**Passage extrait**
⟨

Le cap Leeuwin ne sera donc pas un point de passage très positif pour Groupama 3 qui a sensiblement concédé du terrain par rapport au temps de référence. Mais le trimaran géant est encore susceptible d’améliorer le record établi par Orange II en 2005 sur la traversée de l’océan Indien (cap des Aiguilles – Sud Tasmanie) en moins de 9 jours 11 heures 4 minutes.
Ils ont dit
Frédéric Le Peutrec, deuxième barreur
« Chacun a suffisamment d’expérience sur l’eau pour comprendre ce qui se passe, que les systèmes ne sont pas homogènes. Il n’y a rien à cacher : pour bien barrer, il faut savoir où on va ! (…) Nous arrivons à l’autre bout du globe et nous vivons donc à des rythmes diamétralement opposés à vous. Nous nous sommes mis à l’heure australienne : on se décale de trois heures en trois heures. Le but est de rester en phase avec le temps local, pour prendre son petit déjeuner le matin et pas en pleine nuit… On dort bien en ce moment parce qu’on ne se fait plus trop secouer et le sommeil est meilleur la nuit. On ne dort pas toujours pendant notre quart de veille ce qui nous permet de bricoler, de préparer les repas, de nettoyer les fonds, de faire sécher les vêtements…
Plus le temps passe et plus notre petite communauté s’éloigne du monde terrien… mais grâce aux mails, nous pouvons échanger régulièrement par l’écrit sur un mode littéraire. On prend notre courrier tous les jours ! Il y a parfois une file d’attente devant l’ordinateur… Nous pouvons avoir des nouvelles de tout ce qui se passe à terre et nous discutons pas mal entre nous de tous les sujets, de politique, d’amour, de sport, de la famille… et parfois, il y a de grands moments de silence ! Ce n’est pas un bateau de taiseux… Mais il n’y a pas d’engueulades ! »

⟩

**Vos tâches**
[a] Recopiez le passage de l'extrait sur Groupama 3 qui commence par « Le cap Leeuwin » et se poursuit jusqu'à « heures 4 minutes. ».
[b] Dans l'extrait sur Groupama 3, à quel rythme l'équipage se décale-t-il pour se mettre à l'heure australienne ?
Les lignes ci-dessous proviennent d'une autre source.

**Lignes de données**
⟨

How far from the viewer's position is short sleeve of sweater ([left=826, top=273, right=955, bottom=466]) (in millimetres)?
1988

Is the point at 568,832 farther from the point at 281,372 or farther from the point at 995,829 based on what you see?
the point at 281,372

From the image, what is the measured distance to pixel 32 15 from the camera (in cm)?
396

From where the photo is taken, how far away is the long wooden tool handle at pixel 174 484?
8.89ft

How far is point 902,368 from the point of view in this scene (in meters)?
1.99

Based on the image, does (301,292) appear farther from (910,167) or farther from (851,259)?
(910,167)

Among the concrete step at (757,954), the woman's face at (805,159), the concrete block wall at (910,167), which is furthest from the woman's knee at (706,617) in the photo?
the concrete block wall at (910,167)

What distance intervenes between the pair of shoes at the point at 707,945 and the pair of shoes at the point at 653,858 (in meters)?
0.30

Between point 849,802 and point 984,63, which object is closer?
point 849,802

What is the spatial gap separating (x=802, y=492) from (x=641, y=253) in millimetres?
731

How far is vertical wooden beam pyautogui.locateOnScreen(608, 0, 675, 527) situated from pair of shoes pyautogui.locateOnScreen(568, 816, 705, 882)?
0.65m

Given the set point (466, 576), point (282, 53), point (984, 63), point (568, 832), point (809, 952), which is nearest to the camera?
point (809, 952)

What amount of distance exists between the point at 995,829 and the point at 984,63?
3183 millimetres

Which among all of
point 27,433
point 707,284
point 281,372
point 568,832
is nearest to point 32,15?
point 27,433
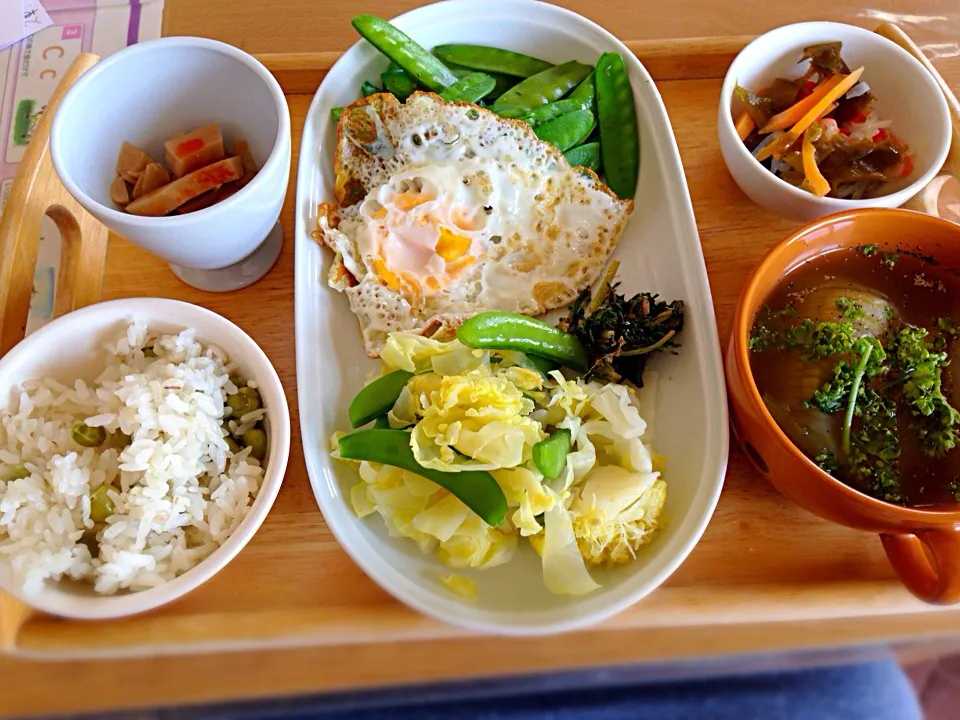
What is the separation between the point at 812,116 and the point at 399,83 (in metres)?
0.70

⟩

**Réponses aux tâches**
[a]
Le cap Leeuwin ne sera donc pas un point de passage très positif pour Groupama 3 qui a sensiblement concédé du terrain par rapport au temps de référence. Mais le trimaran géant est encore susceptible d’améliorer le record établi par Orange II en 2005 sur la traversée de l’océan Indien (cap des Aiguilles – Sud Tasmanie) en moins de 9 jours 11 heures 4 minutes.

[b] L'équipage se décale de trois heures en trois heures.